Strictly speaking, most people will use word-processor tags incorrectly
as well, with little understanding of how templates and style tagging of
whole paragraphs should work. WYSIWYG, though it hides the messy details
and lets you concentrate on simply writing, as implemented unfortunately
also obstructs insight into tagging functionality. With paper printout, on
the other hand, the visual end result is most often what counts, there being
little "content" information that survives. Even though most documents today
live on digital media with the "content" tags still alive, it is still the
visual impression that people go by. This is the mindset we inherit to the
web, and it is strongly evident in all the so-called "tutorials" on purely
visual "cool" web design that are out there.

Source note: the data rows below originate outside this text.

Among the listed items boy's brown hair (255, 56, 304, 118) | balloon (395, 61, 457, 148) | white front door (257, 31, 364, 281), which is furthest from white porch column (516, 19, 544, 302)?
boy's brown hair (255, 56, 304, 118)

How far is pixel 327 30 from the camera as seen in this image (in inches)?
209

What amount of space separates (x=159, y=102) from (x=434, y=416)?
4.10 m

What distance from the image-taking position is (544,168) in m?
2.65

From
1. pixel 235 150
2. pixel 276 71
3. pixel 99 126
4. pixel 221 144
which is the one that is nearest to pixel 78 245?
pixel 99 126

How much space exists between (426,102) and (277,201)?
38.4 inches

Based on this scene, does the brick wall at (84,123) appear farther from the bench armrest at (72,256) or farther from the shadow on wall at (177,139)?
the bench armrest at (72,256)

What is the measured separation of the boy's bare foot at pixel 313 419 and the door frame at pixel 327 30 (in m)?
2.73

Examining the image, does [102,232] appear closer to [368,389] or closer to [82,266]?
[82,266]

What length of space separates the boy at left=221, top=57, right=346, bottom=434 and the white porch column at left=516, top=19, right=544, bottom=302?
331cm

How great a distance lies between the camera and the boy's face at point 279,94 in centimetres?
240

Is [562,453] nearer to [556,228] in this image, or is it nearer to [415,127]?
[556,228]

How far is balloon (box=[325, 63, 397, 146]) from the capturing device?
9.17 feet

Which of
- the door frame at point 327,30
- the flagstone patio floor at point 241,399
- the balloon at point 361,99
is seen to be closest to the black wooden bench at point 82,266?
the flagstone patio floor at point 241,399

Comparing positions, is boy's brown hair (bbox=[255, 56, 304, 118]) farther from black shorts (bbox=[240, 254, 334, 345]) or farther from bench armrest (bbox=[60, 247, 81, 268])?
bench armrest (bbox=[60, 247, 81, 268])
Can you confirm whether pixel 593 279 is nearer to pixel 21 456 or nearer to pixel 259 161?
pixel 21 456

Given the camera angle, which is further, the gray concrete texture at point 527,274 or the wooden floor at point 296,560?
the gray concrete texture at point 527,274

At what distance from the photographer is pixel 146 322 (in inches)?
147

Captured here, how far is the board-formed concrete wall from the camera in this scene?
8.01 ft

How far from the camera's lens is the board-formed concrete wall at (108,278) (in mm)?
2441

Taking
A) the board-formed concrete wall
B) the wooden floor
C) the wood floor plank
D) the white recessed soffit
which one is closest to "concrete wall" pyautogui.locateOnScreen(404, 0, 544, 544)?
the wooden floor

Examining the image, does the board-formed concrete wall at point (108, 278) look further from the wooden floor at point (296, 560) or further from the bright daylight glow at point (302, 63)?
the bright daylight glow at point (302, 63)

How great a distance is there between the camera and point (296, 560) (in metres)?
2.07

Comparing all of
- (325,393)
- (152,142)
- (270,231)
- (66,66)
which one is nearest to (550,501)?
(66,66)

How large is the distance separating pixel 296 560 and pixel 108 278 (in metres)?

I'm as new and as inexperienced as they come when it comes to anything
to do with this project I've undertaken, but as I noted to Bob, it is so
far very rewarding and just the kind of steep learning curve my personality
leans toward. As daunting as it may be at times, it is insight like yours
that drives me forward.
Minor correction: it is your insight that drives
you forward. All I can do is provide pointers based on your comments and
questions.
I'm beginning to think my MS'ness comes more from habit and experience
than informed choice. But to change my tools at this point would throw my
whole being into complete and utter chaos.
Like it or not, the shape of computing and interfaces has to a large
extent been shaped by MS (even though many concepts have not
originated with MS). By all means use the tools that you
find comfortable, but do also try to learn their pros and cons, strengths
and weaknesses, features and limitations, so that your use is an informed
one. This consideration is true of all tools, and of course one's grasp of
the tools will always be more or less imperfect.

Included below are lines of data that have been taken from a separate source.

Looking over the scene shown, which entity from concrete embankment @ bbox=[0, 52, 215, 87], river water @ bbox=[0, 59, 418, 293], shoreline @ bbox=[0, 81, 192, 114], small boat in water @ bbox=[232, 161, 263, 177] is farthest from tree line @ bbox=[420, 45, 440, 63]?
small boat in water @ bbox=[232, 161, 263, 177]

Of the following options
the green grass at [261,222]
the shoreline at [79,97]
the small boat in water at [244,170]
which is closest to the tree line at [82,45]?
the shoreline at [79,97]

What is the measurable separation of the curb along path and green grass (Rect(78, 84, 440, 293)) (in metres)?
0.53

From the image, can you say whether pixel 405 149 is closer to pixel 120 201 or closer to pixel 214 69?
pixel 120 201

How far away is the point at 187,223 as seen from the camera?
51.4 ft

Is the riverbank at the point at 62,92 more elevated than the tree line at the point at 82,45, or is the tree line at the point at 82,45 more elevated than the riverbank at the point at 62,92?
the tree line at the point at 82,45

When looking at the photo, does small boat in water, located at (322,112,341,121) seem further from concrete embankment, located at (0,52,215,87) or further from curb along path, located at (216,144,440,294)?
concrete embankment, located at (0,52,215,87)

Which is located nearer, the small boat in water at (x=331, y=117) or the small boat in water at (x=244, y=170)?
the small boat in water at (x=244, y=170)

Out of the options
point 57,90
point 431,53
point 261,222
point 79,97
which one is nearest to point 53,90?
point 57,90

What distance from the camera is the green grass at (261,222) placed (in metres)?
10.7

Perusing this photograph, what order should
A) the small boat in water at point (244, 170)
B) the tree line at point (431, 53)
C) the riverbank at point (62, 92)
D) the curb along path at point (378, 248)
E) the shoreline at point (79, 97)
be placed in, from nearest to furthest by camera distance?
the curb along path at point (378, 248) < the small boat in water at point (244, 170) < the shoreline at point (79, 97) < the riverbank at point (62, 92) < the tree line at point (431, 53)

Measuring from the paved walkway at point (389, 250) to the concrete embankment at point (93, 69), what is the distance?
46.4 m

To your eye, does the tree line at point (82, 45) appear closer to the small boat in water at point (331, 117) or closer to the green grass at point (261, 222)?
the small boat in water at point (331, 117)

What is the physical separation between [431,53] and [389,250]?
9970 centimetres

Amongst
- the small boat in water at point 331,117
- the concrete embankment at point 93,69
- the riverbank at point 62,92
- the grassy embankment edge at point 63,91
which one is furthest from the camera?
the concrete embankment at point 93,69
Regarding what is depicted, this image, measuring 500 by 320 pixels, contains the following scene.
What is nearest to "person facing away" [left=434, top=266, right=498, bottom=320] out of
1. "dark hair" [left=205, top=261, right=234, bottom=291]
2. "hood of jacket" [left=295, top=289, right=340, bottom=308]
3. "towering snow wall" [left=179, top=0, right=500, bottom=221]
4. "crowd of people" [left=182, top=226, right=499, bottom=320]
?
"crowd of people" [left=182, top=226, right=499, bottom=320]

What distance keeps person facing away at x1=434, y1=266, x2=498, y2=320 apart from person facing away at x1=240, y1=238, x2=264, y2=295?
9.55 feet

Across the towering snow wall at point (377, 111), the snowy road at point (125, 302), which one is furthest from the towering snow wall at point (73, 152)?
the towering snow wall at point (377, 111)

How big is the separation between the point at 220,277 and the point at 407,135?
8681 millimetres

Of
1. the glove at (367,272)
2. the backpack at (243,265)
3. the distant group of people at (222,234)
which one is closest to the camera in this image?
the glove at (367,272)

Specific to web tools, you must develop a sense of the basics of
html tagging so that you can on occasion go to the raw html and move or adjust
tags manually. (Re tools: Aolpress for example easily allows raw edit, and
in addition formats the html with indentations that makes visual inspection
easier.) This awareness should include an understanding that some html-tags
are proprietary to particular software and not part of the general HTML standard,
and should therefore be avoided. It should also include awareness of the
current web-navigation conventions and user expectations to guide selection
of appropriate link design/layout.
Hopefully this year I will be able to find the resources to set up
a Linux box and explore some new horizons. I like the concept of Open Source
and choice. Very much.
So do I, and I expect in due time to have several Linux systems
up and running. Everything is a question of time, and I am somewhat constrained
by having to maintain a certain compatibility with clients for document files.
This mandates that I run the current version Office, which is why I sit with
NT. On the other hand, I am drifting in the direction of keeping as much
as possible as (correctly tagged) html, rtf and just plain text. Now and
then I do legacy imports (converting older material to e.g. rtf or html)

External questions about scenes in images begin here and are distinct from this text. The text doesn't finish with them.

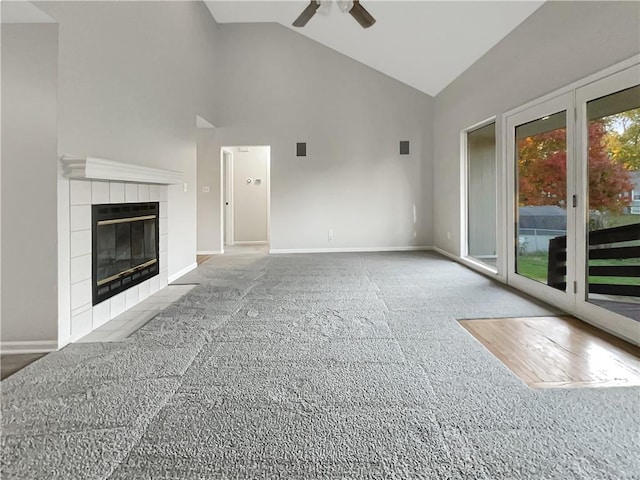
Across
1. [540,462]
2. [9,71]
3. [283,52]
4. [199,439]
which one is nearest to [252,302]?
[199,439]

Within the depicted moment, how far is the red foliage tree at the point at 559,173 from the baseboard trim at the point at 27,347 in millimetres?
3829

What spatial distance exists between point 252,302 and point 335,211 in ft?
11.9

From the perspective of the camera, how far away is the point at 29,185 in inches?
89.7

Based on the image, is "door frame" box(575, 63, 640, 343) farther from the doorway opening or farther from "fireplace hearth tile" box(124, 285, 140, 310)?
the doorway opening

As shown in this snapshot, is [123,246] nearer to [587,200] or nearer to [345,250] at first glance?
[587,200]

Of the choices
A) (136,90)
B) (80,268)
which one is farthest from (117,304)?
(136,90)

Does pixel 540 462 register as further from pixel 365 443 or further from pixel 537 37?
pixel 537 37

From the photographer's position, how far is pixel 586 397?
1.71 meters

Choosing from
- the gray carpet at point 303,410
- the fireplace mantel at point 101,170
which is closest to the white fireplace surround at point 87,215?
the fireplace mantel at point 101,170

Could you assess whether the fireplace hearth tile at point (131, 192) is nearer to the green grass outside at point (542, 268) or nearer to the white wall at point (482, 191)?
the green grass outside at point (542, 268)

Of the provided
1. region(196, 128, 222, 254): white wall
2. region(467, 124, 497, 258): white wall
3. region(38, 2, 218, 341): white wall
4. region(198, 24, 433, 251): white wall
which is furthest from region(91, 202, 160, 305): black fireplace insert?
region(467, 124, 497, 258): white wall

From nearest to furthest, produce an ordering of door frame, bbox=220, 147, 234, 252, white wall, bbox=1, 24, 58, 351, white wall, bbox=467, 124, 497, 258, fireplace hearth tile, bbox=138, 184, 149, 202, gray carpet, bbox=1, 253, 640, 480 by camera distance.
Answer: gray carpet, bbox=1, 253, 640, 480
white wall, bbox=1, 24, 58, 351
fireplace hearth tile, bbox=138, 184, 149, 202
white wall, bbox=467, 124, 497, 258
door frame, bbox=220, 147, 234, 252

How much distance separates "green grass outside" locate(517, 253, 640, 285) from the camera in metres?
2.51

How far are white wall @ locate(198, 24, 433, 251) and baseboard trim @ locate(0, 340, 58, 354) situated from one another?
438 cm
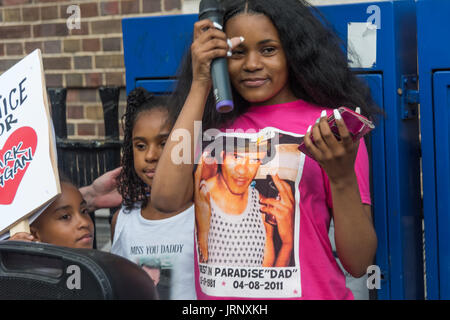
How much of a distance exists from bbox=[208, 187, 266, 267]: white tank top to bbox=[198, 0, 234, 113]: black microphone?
0.28 m

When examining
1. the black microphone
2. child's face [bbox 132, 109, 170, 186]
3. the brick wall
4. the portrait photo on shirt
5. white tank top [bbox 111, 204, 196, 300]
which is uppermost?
the brick wall

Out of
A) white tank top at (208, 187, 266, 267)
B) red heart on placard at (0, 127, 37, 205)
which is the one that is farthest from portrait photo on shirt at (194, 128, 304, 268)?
red heart on placard at (0, 127, 37, 205)

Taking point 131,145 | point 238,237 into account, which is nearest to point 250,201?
point 238,237

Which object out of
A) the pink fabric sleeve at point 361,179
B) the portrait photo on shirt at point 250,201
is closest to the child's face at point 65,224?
the portrait photo on shirt at point 250,201

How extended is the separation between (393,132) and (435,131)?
0.13 meters

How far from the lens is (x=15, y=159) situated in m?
2.09

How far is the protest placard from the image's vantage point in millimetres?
2031

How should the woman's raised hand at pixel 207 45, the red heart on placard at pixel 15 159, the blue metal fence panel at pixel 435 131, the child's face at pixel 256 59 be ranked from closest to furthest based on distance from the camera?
the woman's raised hand at pixel 207 45, the child's face at pixel 256 59, the blue metal fence panel at pixel 435 131, the red heart on placard at pixel 15 159

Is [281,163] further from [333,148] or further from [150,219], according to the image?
[150,219]

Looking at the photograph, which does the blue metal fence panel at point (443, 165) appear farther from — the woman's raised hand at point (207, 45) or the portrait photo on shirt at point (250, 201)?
the woman's raised hand at point (207, 45)

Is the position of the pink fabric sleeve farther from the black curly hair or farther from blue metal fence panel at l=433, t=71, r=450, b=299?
the black curly hair

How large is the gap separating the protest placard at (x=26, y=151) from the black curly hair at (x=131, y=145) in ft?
1.03

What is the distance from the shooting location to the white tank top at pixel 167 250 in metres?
2.12

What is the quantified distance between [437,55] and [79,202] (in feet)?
4.13
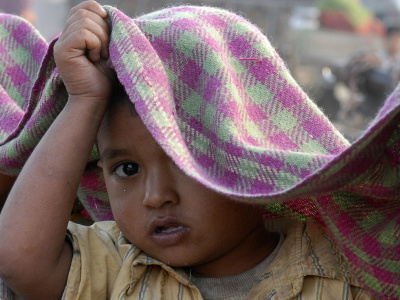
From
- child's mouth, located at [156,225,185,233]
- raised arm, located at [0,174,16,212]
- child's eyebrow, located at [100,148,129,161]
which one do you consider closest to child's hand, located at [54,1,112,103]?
child's eyebrow, located at [100,148,129,161]

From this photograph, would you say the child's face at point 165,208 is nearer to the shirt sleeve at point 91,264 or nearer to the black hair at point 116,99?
the black hair at point 116,99

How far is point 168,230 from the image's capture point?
153cm

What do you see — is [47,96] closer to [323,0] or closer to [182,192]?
[182,192]

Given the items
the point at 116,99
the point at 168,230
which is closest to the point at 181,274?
the point at 168,230

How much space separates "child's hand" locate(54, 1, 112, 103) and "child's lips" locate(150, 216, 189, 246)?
338mm

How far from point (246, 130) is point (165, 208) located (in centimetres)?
27

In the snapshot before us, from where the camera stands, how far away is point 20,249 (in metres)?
1.49

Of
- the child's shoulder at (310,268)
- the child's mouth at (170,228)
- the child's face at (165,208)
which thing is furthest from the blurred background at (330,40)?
the child's mouth at (170,228)

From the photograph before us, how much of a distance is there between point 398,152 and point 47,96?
0.87 metres

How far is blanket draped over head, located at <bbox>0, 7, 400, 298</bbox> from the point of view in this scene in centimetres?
129

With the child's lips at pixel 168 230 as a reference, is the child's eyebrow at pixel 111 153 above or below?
above

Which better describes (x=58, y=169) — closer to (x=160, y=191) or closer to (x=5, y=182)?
(x=160, y=191)

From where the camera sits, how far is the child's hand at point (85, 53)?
58.7 inches

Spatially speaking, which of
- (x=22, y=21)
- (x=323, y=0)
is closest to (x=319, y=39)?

and cross-platform experiments, and it is interesting how much can be done
as long as one can stay out of the more proprietary formats. With the proper
tools, I am discovering that much original writing can now be done in html
format, allowing for very effective crosslinking and notetaking, and only
later imported into the necessary submission format. Most of this kind of
work is essentially platform-independent, except perhaps for that last step,
and thus ensures a longer lifetime for the archived material.
I do very much look forward to reading your personal insights/daynotes.
But work calls soon and it will have to wait until later tonight.
That's the joy of Internet, email and web: fully asynchronous and
stateless, it awaits _your_ convenience. (Unlike for example the
telephone.)
I am contemplating at this stage collecting some html basics and "web insight"
on some pages somewhere, probably the business domain since it sort of ties
in with my facilitation profile. I will then place a link here to this material.